Visiting Valladolid are not expected to present any major problems, with the relegation-threatened outfit collecting just two points and scoring only two goals in their last four league away games. They should be there for the taking, and anything less than a morale-boosting big win – especially after the luxury of a rare midweek off – would threaten Barca’s morale ahead of a hugely demanding run of games.
Will Valverde celebrate new deal in style?
The game comes a day after Barca confirmed that manager Ernesto Valverde has agreed a one-year contract extension, a piece of news which was far from universally celebrated by a set of fans who are divided over the ex-Athletic Bilbao coach’s capabilities.
It should be noted, however, that the majority of Valverde’s critics are far-flung keyboard warriors who vent their fury on social media, while the general opinion among match-going fans is far more positive and Valverde is assured a warm welcome at the Camp Nou on Saturday evening.
However, the next few weeks will present a major test to the experienced coach, especially with his team returning to the knockout stages of the Champions League for the first time since the debacle of their shock exit against Roma in last season’s quarter-finals.

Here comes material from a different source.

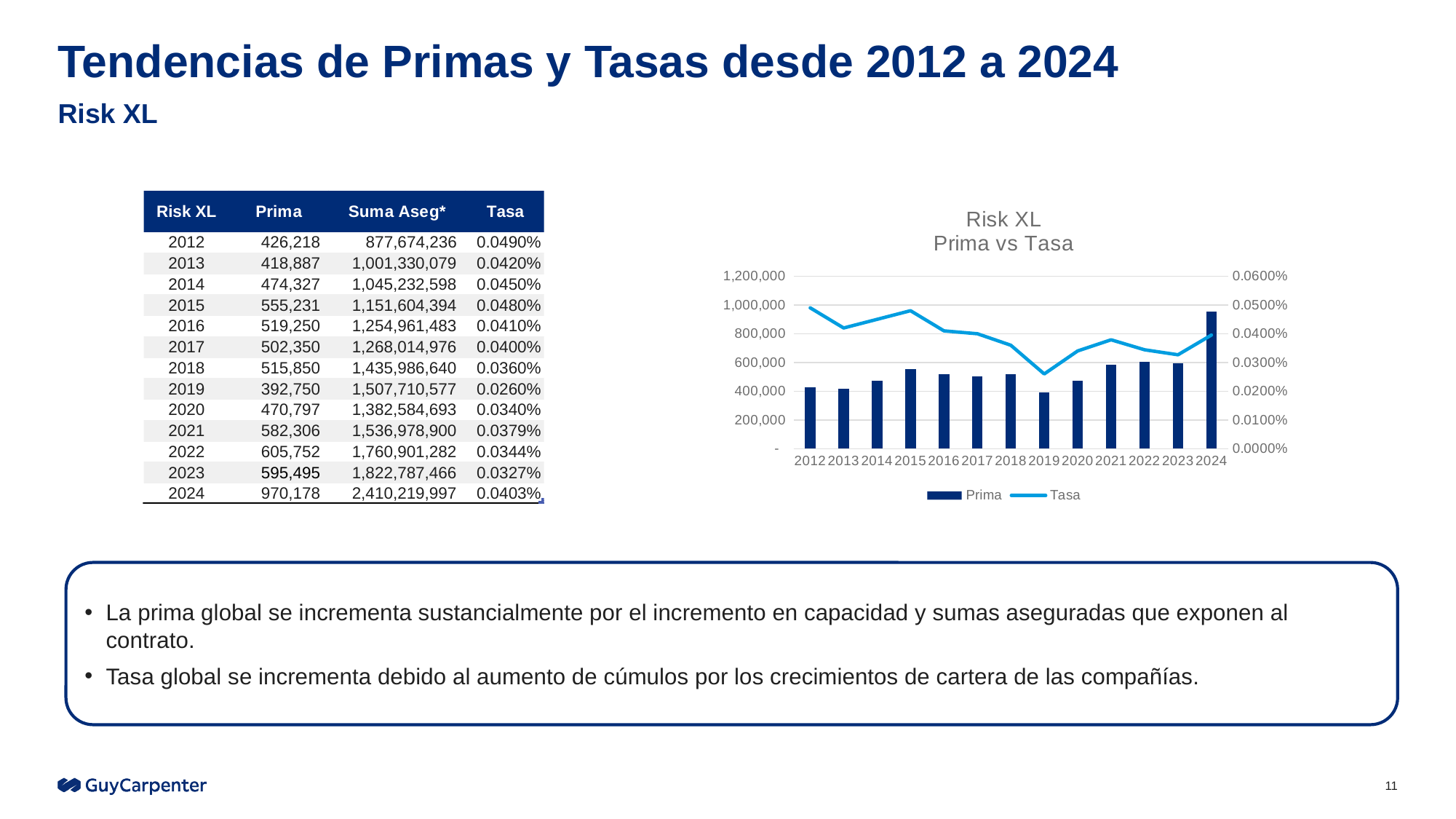
How many series does the legend of the "Risk XL Prima vs Tasa" chart list? 2 How many years are shown on the x axis of the "Risk XL Prima vs Tasa" chart? 13 Using the Risk XL table, what is the difference between the Prima for 2024 and the Prima for 2023? 374,683 In the "Risk XL Prima vs Tasa" chart, is the Tasa value for 2019 greater or less than 0.0300%? less According to the Risk XL table, what is the Prima value for 2024? 970,178 In the "Risk XL Prima vs Tasa" chart, which year has the highest Prima bar? 2024 According to the Risk XL table, what is the Tasa value for 2019? 0.0260% In the "Risk XL Prima vs Tasa" chart, which year has the lowest Tasa value? 2019 In the "Risk XL Prima vs Tasa" chart, is the Prima value for 2024 greater or less than 800,000? greater In the "Risk XL Prima vs Tasa" chart, does the Tasa line rise or fall from 2012 to 2019? fall What kind of chart is the "Risk XL Prima vs Tasa" chart? A bar chart combined with a line chart In the "Risk XL Prima vs Tasa" chart, which year has the lowest Prima bar? 2019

Valverde appears to have the full support of his playing squad, and the favourable opinions of key dressing room figures such as Lionel Messi, Gerard Pique and Luis Suarez was undoubtedly a factor in the club’s decision to extend his contract. And there would be no better way for Valverde to answer his critics by overseeing a fluid and flowing performance to deliver a comprehensive win in front of his home fans.
Dembele and Alena, or Coutinho and Vidal?
Last weekend’s goalless draw at Athletic Bilbao featured a pair of substitutions which Valverde must be seriously considering repeating from the start this weekend: Arturo Vidal and Philippe Coutinho were taken off, with Carles Alena and Ousmane Dembele.
Both choices represent a significant contrast in style, starting in midfield where Alena’s technical skills are a better fit for the team’s overall approach whereas Vidal offers a greater and oft-needed dose of physicality. The situation is further muddied by the option for Valverde to start with neither Vidal nor Alena, and instead plump for versatile Sergi Roberto.
On the left flank, Coutinho is theoretically a safer bet, capable of keeping the ball with conservative passing, whereas Dembele is a high-risk, high-reward performer who regularly concedes possession cheaply but also poses a much greater threat than the Brazilian.
On the evidence of the current campaign, Dembele will surely feature in the team’s strongest starting eleven ahead of the consistently underwhelming Coutinho, and Valverde must be keen to start Dembele for the first time in nearly a month following injury rather than plunging him straight into the side for Tuesday’s trip to Lyon. With that in mind, Dembele being restricted to the bench this weekend would be a big surprise – and don’t be shocked if Valverde lines up with a 4-4-2 featuring both Coutinho and Dembele.